Hacker News new | ask | show | jobs
by tardoe 757 days ago
But it's well understood that salaries aren't keeping pace with inflation / retail cost inflation. If salaries aren't then the ask starts to make sense.
2 comments

But in terms of real dollars would total compensation go up? How would this even work? Isn’t this just moving around the chairs on the deck of the Titanic?
Probably the way tax exempt American employee healthcare does, which to sum up is a disaster.

Japan currently has tax exempt commuting allowance.

Am not familiar with Japan but the US exempts commuting reimbursements.

https://www.irs.gov/publications/p15b#en_US_2024_publink1000...

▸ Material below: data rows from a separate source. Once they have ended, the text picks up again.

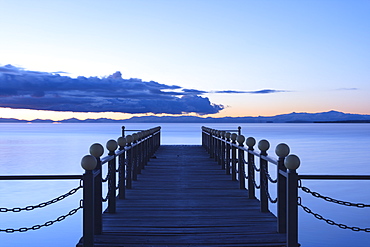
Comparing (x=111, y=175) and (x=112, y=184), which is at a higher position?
(x=111, y=175)

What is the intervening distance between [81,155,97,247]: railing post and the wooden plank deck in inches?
10.3

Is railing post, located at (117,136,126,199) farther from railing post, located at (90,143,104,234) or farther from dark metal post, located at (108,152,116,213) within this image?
railing post, located at (90,143,104,234)

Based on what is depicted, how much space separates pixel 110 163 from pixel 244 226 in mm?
1986

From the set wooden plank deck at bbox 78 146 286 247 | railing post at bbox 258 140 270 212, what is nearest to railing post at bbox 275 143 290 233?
wooden plank deck at bbox 78 146 286 247

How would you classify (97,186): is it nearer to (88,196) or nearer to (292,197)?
(88,196)

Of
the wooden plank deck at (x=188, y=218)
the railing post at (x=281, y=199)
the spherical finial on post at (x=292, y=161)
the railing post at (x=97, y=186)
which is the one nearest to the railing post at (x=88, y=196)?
the wooden plank deck at (x=188, y=218)

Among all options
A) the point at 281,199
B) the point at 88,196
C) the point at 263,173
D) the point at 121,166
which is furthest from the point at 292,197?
the point at 121,166

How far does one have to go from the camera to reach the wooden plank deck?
15.1ft

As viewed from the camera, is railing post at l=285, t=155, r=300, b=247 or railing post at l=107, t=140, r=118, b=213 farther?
railing post at l=107, t=140, r=118, b=213

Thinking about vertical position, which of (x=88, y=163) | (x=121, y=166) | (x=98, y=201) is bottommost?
(x=98, y=201)

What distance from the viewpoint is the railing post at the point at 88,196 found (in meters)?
4.05

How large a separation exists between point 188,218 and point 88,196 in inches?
75.5

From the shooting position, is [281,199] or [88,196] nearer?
[88,196]

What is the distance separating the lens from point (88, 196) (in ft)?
13.5
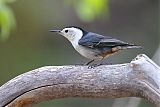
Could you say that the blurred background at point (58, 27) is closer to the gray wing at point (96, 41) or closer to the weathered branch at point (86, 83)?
the gray wing at point (96, 41)

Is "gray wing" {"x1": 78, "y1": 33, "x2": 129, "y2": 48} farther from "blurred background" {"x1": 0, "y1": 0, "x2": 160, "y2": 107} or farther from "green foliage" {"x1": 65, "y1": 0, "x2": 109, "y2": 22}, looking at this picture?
"blurred background" {"x1": 0, "y1": 0, "x2": 160, "y2": 107}

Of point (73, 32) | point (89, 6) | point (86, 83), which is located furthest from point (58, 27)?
point (86, 83)

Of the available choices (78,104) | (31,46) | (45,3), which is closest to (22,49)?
(31,46)

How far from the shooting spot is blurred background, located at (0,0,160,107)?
539 cm

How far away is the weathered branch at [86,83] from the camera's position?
69.6 inches

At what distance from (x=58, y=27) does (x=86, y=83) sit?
3.60 meters

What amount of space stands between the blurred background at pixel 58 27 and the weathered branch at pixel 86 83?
3332mm

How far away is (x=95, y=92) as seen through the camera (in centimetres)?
179

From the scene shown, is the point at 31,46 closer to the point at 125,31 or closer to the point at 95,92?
the point at 125,31

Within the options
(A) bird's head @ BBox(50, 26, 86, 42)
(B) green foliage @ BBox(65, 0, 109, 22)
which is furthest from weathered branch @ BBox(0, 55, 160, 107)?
(B) green foliage @ BBox(65, 0, 109, 22)

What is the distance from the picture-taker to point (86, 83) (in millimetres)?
1794

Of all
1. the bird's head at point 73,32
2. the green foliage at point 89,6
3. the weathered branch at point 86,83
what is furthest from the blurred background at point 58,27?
the weathered branch at point 86,83

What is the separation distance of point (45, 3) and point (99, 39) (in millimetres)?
3584

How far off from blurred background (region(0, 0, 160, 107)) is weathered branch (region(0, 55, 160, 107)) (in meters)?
3.33
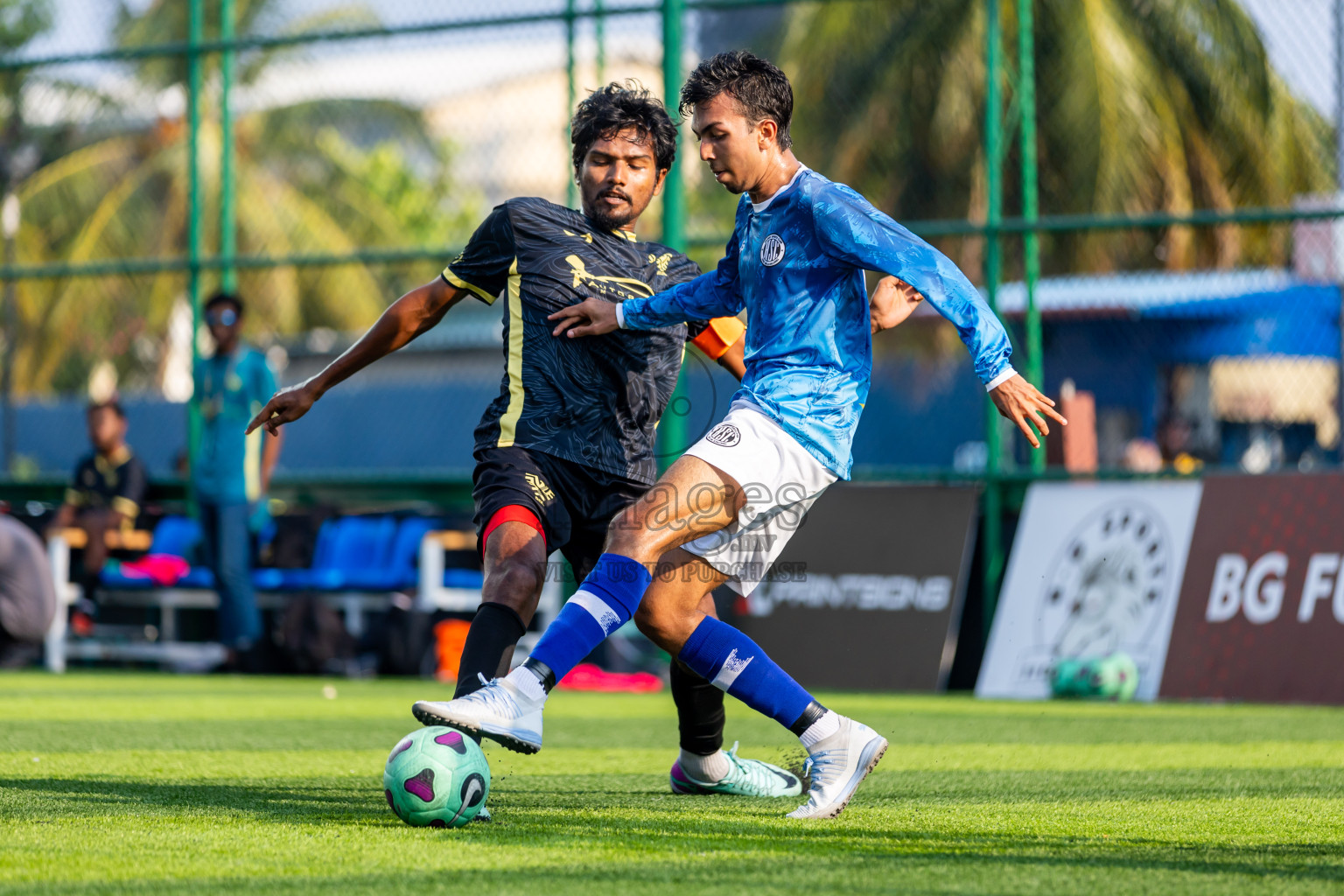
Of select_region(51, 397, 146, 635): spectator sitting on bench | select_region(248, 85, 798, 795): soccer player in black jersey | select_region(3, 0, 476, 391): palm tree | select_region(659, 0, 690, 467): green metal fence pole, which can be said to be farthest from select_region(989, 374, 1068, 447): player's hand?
select_region(3, 0, 476, 391): palm tree

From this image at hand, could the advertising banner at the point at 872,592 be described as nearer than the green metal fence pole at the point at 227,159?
Yes

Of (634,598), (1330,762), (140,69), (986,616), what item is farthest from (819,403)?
(140,69)

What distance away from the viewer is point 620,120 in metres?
4.77

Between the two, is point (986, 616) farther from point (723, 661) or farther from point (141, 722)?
point (723, 661)

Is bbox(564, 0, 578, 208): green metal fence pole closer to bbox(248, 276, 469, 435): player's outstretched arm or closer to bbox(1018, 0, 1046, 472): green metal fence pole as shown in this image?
bbox(1018, 0, 1046, 472): green metal fence pole

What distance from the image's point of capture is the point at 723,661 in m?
4.32

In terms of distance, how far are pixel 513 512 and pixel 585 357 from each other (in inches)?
23.7

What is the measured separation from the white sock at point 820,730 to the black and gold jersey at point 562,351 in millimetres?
1010

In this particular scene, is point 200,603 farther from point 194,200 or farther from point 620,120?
point 620,120

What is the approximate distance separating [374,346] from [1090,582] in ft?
18.3

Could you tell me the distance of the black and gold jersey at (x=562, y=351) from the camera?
15.7 ft

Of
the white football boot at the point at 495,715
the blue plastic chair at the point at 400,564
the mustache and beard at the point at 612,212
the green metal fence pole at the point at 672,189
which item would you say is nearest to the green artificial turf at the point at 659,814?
the white football boot at the point at 495,715

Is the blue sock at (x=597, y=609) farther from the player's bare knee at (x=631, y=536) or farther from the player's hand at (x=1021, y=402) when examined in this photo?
the player's hand at (x=1021, y=402)

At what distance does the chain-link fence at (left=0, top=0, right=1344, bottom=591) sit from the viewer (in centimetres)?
1012
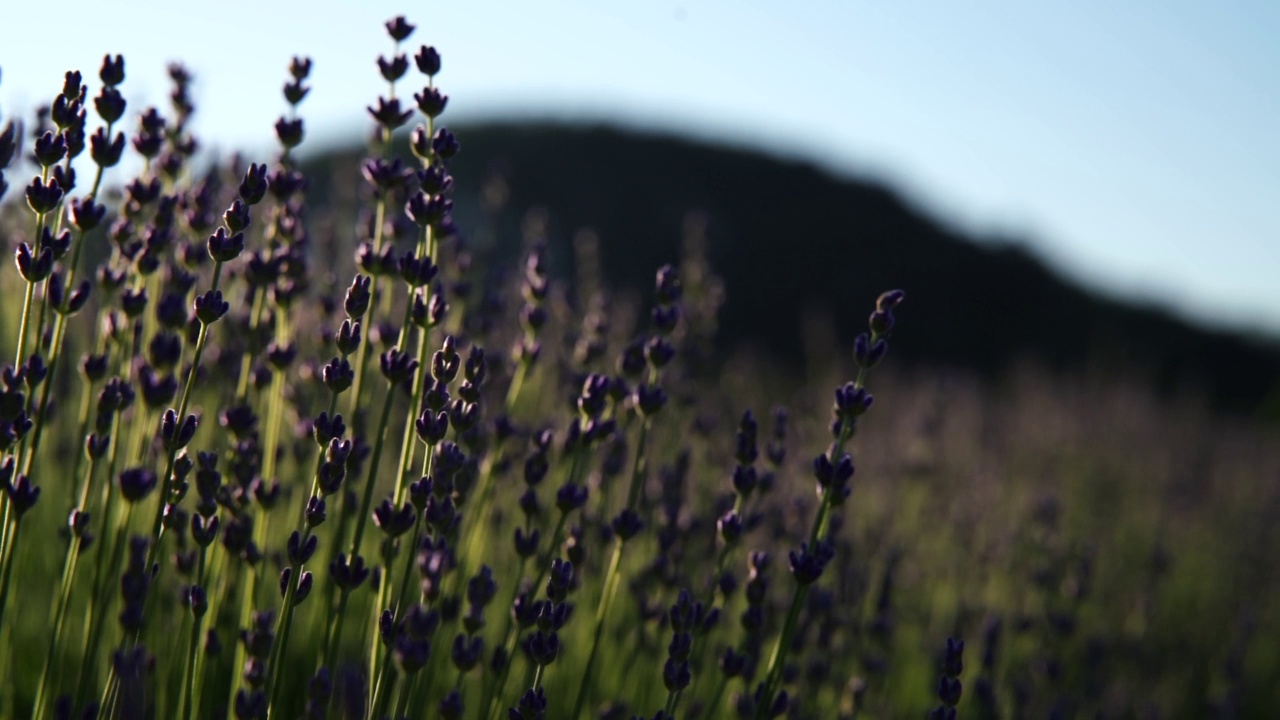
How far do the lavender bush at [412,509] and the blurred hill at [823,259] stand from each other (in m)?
12.5

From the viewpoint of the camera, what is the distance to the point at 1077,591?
9.79 ft

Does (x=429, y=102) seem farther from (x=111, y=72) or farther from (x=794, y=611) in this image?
(x=794, y=611)

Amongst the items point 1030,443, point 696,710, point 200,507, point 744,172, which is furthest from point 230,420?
point 744,172

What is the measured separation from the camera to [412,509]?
1.56 metres

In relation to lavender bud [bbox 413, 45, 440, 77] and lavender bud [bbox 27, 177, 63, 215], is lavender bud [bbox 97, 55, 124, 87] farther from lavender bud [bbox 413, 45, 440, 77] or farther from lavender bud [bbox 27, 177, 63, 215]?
lavender bud [bbox 413, 45, 440, 77]

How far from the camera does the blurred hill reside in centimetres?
1772

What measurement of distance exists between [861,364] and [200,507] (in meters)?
0.99

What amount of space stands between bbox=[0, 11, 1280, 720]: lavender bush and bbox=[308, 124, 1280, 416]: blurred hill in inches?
492

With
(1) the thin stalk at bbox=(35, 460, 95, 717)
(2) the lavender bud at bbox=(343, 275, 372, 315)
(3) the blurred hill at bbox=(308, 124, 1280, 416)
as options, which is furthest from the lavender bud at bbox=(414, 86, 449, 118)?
(3) the blurred hill at bbox=(308, 124, 1280, 416)

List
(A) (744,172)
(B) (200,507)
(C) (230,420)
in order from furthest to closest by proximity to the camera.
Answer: (A) (744,172)
(C) (230,420)
(B) (200,507)

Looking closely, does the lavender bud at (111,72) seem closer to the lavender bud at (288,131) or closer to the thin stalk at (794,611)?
the lavender bud at (288,131)

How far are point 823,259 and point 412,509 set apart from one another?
18386mm

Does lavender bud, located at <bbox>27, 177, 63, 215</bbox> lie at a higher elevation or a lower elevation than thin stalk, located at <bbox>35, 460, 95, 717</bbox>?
higher

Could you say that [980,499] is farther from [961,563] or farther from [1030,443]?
[1030,443]
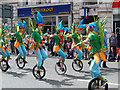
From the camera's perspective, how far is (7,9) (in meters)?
18.2

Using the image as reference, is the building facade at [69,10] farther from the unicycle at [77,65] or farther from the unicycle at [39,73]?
the unicycle at [39,73]

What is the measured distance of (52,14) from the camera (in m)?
22.5

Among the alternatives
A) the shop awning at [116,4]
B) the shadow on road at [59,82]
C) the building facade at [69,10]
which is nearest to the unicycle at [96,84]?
the shadow on road at [59,82]

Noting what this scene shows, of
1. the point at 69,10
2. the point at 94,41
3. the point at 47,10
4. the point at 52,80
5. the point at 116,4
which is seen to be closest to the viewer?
the point at 94,41

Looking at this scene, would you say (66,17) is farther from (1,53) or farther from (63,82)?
(63,82)

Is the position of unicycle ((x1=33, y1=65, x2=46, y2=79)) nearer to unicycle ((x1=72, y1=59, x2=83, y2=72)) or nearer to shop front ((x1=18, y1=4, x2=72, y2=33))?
unicycle ((x1=72, y1=59, x2=83, y2=72))

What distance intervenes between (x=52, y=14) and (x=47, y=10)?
645mm

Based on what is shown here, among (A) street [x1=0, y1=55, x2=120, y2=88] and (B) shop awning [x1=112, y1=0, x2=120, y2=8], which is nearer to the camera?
(A) street [x1=0, y1=55, x2=120, y2=88]

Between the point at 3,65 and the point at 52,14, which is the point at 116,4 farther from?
the point at 3,65

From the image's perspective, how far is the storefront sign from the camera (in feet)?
69.8

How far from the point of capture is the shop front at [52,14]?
21.4 meters

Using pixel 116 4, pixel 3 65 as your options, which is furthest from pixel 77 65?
pixel 116 4

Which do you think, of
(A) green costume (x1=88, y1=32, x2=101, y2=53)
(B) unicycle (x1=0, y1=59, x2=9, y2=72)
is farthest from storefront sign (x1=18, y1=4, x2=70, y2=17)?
(A) green costume (x1=88, y1=32, x2=101, y2=53)

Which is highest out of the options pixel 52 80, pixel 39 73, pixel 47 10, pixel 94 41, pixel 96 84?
pixel 47 10
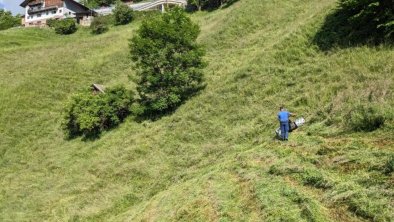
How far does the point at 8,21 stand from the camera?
91.0 metres

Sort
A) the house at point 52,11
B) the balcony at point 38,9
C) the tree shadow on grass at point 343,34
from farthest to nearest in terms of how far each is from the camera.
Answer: the balcony at point 38,9 → the house at point 52,11 → the tree shadow on grass at point 343,34

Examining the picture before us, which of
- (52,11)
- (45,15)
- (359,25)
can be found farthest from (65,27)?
(359,25)

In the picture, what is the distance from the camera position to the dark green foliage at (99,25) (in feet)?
240

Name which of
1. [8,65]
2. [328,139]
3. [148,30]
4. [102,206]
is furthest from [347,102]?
[8,65]

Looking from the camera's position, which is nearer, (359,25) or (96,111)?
(359,25)

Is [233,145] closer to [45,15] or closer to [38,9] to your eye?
[45,15]

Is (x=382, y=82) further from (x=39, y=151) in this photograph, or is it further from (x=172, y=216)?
(x=39, y=151)

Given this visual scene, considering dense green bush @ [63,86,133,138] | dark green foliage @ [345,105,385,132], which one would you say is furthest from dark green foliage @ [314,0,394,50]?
dense green bush @ [63,86,133,138]

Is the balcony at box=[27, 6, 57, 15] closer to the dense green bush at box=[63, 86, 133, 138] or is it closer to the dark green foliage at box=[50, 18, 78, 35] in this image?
the dark green foliage at box=[50, 18, 78, 35]

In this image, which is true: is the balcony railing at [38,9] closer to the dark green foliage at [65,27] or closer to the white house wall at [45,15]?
the white house wall at [45,15]

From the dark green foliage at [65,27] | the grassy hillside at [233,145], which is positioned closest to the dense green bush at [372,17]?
the grassy hillside at [233,145]

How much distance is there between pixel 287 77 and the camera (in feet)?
101

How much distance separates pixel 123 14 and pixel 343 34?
4899 centimetres

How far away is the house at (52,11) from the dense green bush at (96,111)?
50271 millimetres
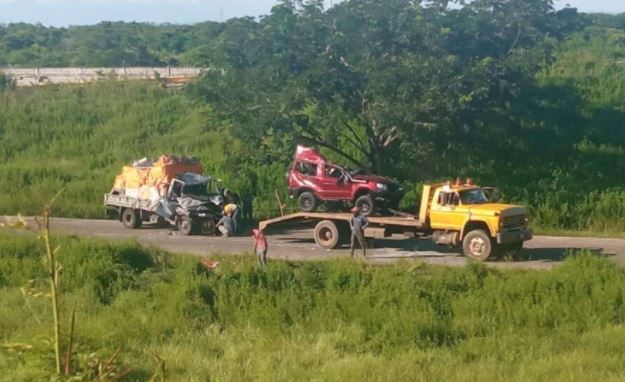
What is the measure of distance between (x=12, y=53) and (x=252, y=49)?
60.0m

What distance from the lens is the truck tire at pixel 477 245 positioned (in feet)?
73.2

In Japan, the commuting allowance allows a full pre-tax writeoff of up to ¥100,000 a month, which before the start of Japanese inflation was about $1000 a month, so it is significantly more generous. https://globalvoices.org/2014/11/05/are-employee-transportat...
So, you prefer the situation where CEO salaries are rising significantly faster than housing costs, and everybody else's salaries are rising slower than housing costs. I suppose you also consider homeless encampments an eyesore?
Unfortunately rising cost of living is mostly generated by people’s salaries going up (due to gradual increase in productivity), then it’s ripe for the taking by landlords. The rising rent requires everyone to raise their prices, thus eating most of the gains of the initial salary increases.
Productivity is actually falling. What's happened is that a record number of migrants came in after the fastest rate rises in the country's history, into a historic housing shortage. Competition for rentals (1% vacancy rates in many areas, sometimes lower) has kept the rental yield high, which has in turn buoyed housing prices despite the increase in interest rates. In addition to this, migration and tightening credit are both depressing wages after a short burst of growth during COVID. A big part of this is that work restrictions for student visas have been lifted, which means a flood of full-time cheap labour for those who only use the student visa to gain entry into the country. All of this in a country with a significant money laundering problem in real estate, that has been known about for more than twenty years, and a government that has zero interest in investigating the issue, because 60% of the population either own a home outright, or have a mortgage.

Inflation has started increasing again because the cost of housing is included in the CPI, and government price controls on energy (enacted during COVID) are coming to an end. This likely means more rate rises are on the way, at a time when we're seeing a significant decline in per capita GDP.